The Missing Piece in Agentic Software Engineering: Security by Design
Image generated with claude.ai

The Missing Piece in Agentic Software Engineering: Security by Design

My previous articles described what works for me in AI-assisted development, and how disciplined AI-assisted engineering addresses the understanding bottleneck and the risk of cognitive debt.

Those articles focused on interactive tools like Claude Code, where the developer stays in the loop.

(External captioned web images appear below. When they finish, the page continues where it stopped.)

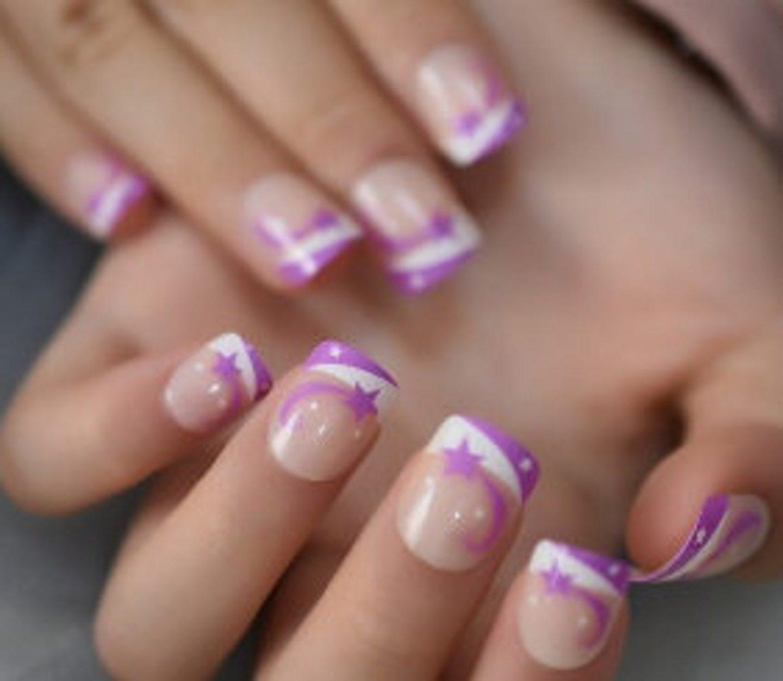 Short purple nails with star nail art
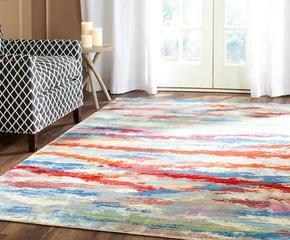 Kolekce barevných a vzorovaných textilií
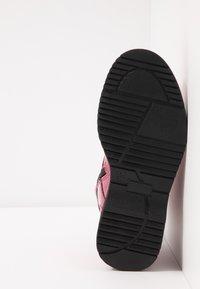Tommy Hilfiger - Šněrovací kotníkové boty - fuchsia - 4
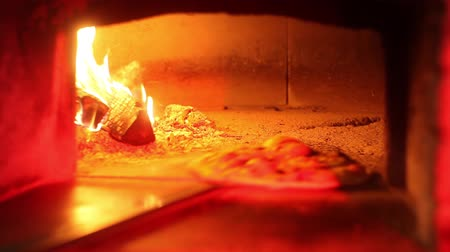forno : pizza in forno in mattoni Filmati Stock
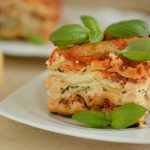 Serowe lasagne ze szpinakiem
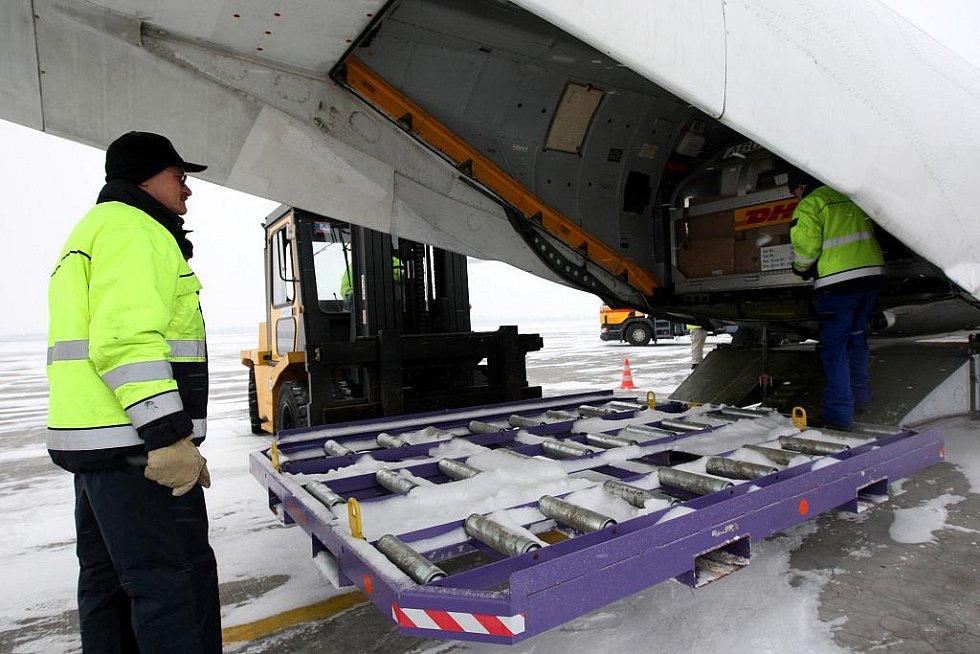 Vykládka nákladního letounu AN 26 ve službách DHL na letišti v Mošnově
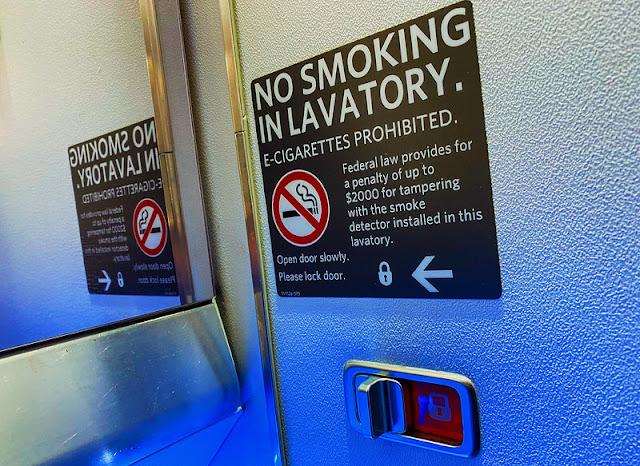 لماذا تحتوي الطائرات على منافض سجائر رغم حظر التدخين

That model has its own security challenges, but tools like Claude Code are at least moving in the right direction: OS-level sandboxing with filesystem and network isolation, explicit permission boundaries, and the developer as a human checkpoint on every significant action. It's not perfect, but the developer's presence limits the blast radius.

The industry, however, is moving toward fully autonomous agents. And that's where the current security model breaks down.

The Productivity Is Real. The Risk Is Too.

AI agents writing code, triaging issues, scanning for opportunities, 24/7. If you've watched an agent autonomously work through a well-scoped GitHub issue, you know the feeling. It borders on magic.

The productivity gains can be real, though they aren't guaranteed. Open source maintainers are already drowning in high-volume, low-quality pull requests generated by autonomous agents, what many call "AI slop." That's a discipline problem, not a fundamental one, and I believe it's solvable with the engineering practices I described in my previous articles. The security problem is different. It may not be easily resolved.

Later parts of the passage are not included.